[[ Text for analysis, beginning ]]

After witnessing his hawkish Cabinet picks and listening to his recent soundbites about deportation, Mexico is bracing for a new U.S. government that will be led by a man who has promised to crack down on immigrants and oust millions of undocumented "criminals."


For people in Mexico who work with immigrants and deportees, Trump's pledge to deport up to 3 million people "immediately" has been a cause for scramble.

“The community is terrified. But our job is to remind them that terror paralyzes us and doesn’t allow us to think straight," says Yolanda Varona, founder and director of the Tijuana-based organization DREAMer Moms. She said her group will continue to fight for immigrants' rights, but is "also preparing to receive them in case they get deported.”

The first challenge will be housing. “We have a big problem at the border right now with the wave of Haitians, Africans, Central Americans and even Mexicans. The immigrant shelters are at a 100 percent capacity,” Varona said.

[[ Text for analysis, end ]]
[[ Data shown, beginning ]]

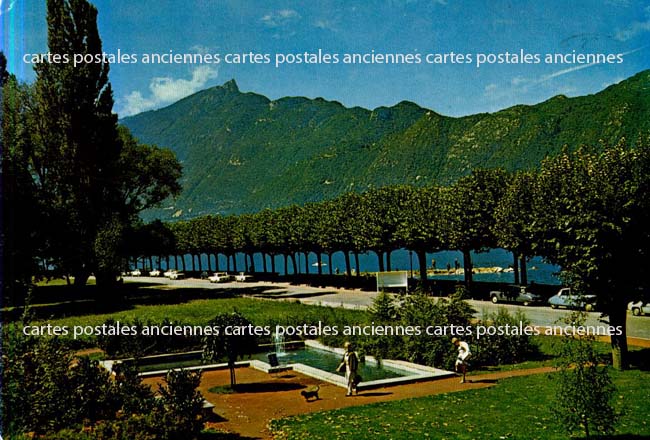 Cartes postales anciennes > CARTES POSTALES > carte postale ancienne > cartes-postales-ancienne.com Auvergne rhone alpes Savoie Aix Les Bains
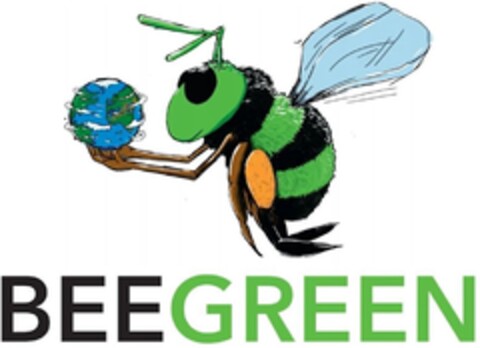 BEE GREEN Logo (DPMA, 09/13/2016)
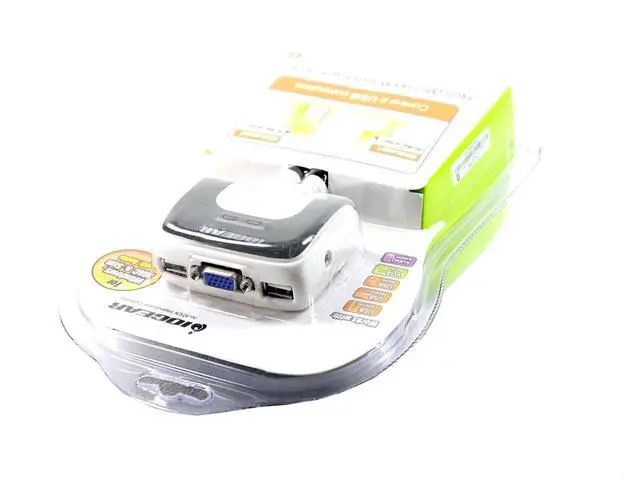 Alt view image 2 of 5 - New Genuine IOGEAR GCS632U 2 Port USB and Audio Cables with Switch PMJW2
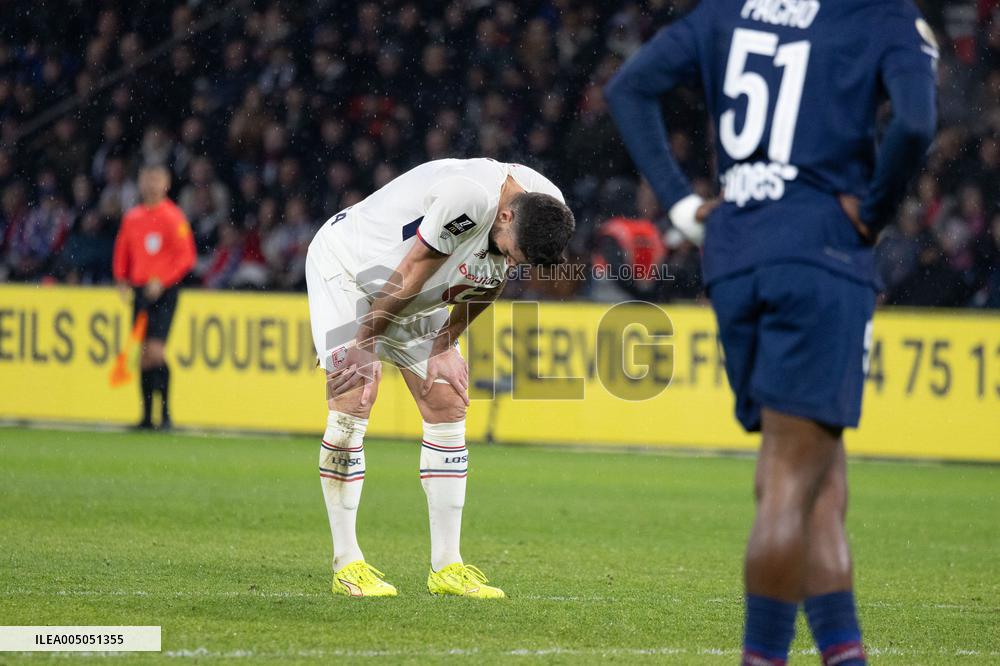 L1 football match PSG v LOSC - Paris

[[ Data shown, end ]]

#### [Questions]
• A. Retype the passage of the article on Mexico and deportations from "For people in" to "cause for scramble.".
• B. For each statement, say whether the article on Mexico and deportations agrees with it, and quote the words that decide it: (i) Trump pledged to deport up to 3 million people immediately. (ii) DREAMer Moms is based in Mexico City. (iii) Immigrant shelters at the border are full.
You can leave the listing aside.

#### [Per-task answers]
• A.
For people in Mexico who work with immigrants and deportees, Trump's pledge to deport up to 3 million people "immediately" has been a cause for scramble.

• B.
(i) Yes: "Trump's pledge to deport up to 3 million people "immediately""
(ii) No: "the Tijuana-based organization DREAMer Moms"
(iii) Yes: "The immigrant shelters are at a 100 percent capacity"